Pierre Niney est fabuleux dans le rôle de Romain et il s'est approprié ce rôle de façon extrêmement touchante.
Charlotte Gainsbourg, dont je ne suis pas une grande fan pourtant, joue son rôle de mère, passionnée, excessive et possessive de façon remarquable, et nous donne à voir un personnage qui sonne juste et qui nous touche...
Ce film est donc un bel hommage à Romain Gary qui a aussi écrit sous différents pseudonymes dont le plus connu est, Emile Ajar.
Voici le lien vers la seule chronique de cet auteur que j'ai réalisé sur mon blog.
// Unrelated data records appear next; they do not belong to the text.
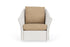 Lloyd Flanders Weekend Retreat Lounge Chair in White with Hayden Sand fabric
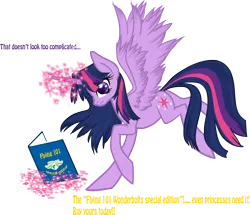 Size: 878x754 | Tagged: safe, artist:mlpazureglow, derpibooru import, twilight sparkle, twilight sparkle (alicorn), alicorn, pony, book, female, flying lesson, magic, mare, solo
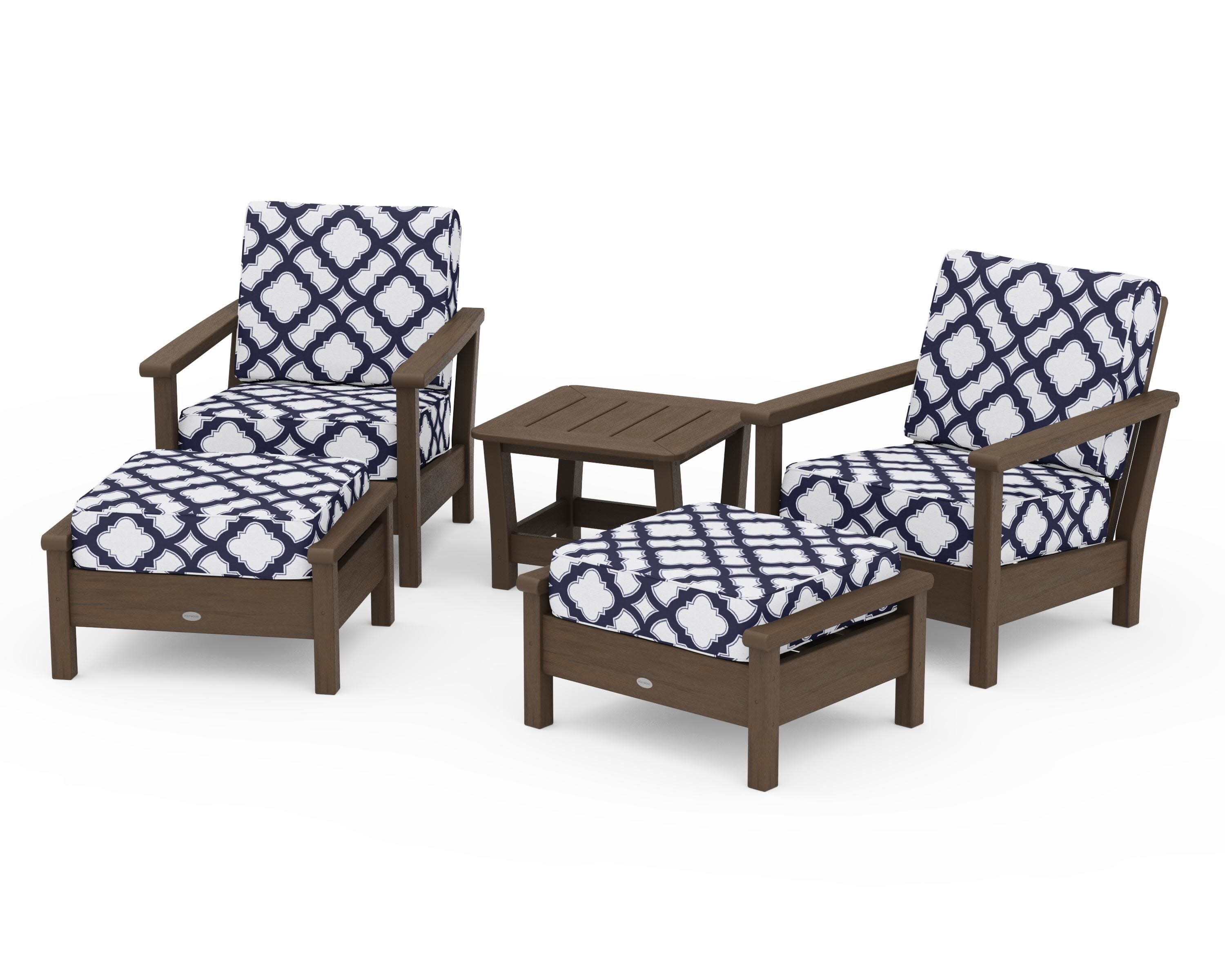 Harbour 5-Piece Deep Seating Chair Set in Kona / Trellis Navy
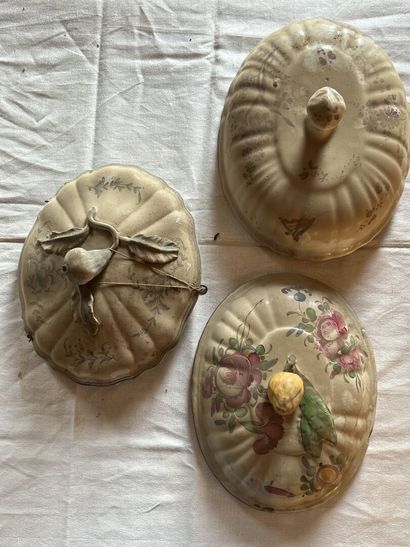 Three lids of terrines or soup tureens, French...
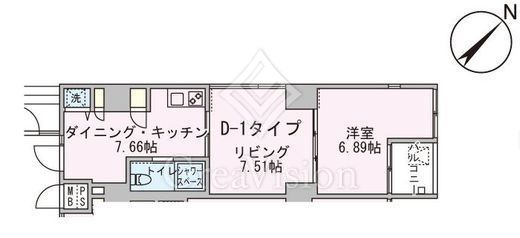 アーバンパーク代々木 1LDK　間取り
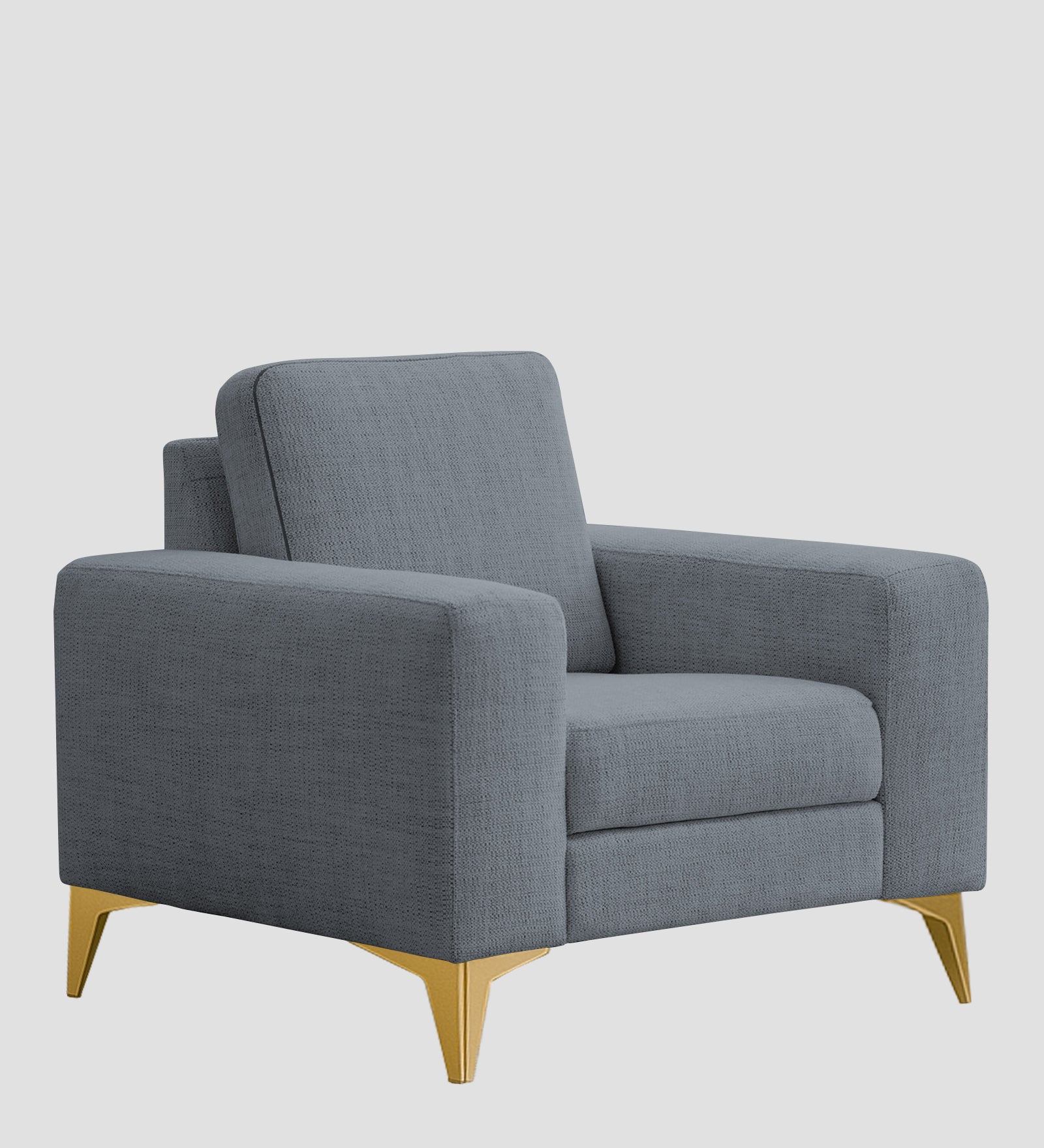 Quba Fabric 1 Seater Sofa In Winter Grey Colour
Il s'agit de "La vie devant soi", un autre roman que j'ai beaucoup aimé et pour lequel l'auteur (sous le pseudo d'Emile Ajar) a obtenu le Prix Goncourt en 1975. Il avait déjà obtenu le Prix Goncourt en 1956 pour "Les racines du ciel" écrit sous le nom de Romain Gary.
Un auteur à découvrir sans tarder si vous ne l'avez pas encore fait et un film à voir donc, si vous en avez l'occasion, avant ou après la lecture du livre, l'un pouvant vous donner envie de découvrir l'autre...
Il n'est pas bon d'être tellement aimé, si jeune, si tôt. Ça vous donne de mauvaises habitudes. On croit que c'est arrivé. On croit que ça existe ailleurs, que ça peut se retrouver. On compte là-dessus. On regarde, on espère, on attend. Avec l'amour maternel, la vie vous fait à l'aube une promesse qu'elle ne tient jamais. On est obligé ensuite de manger froid jusqu'à la fin de ses jours.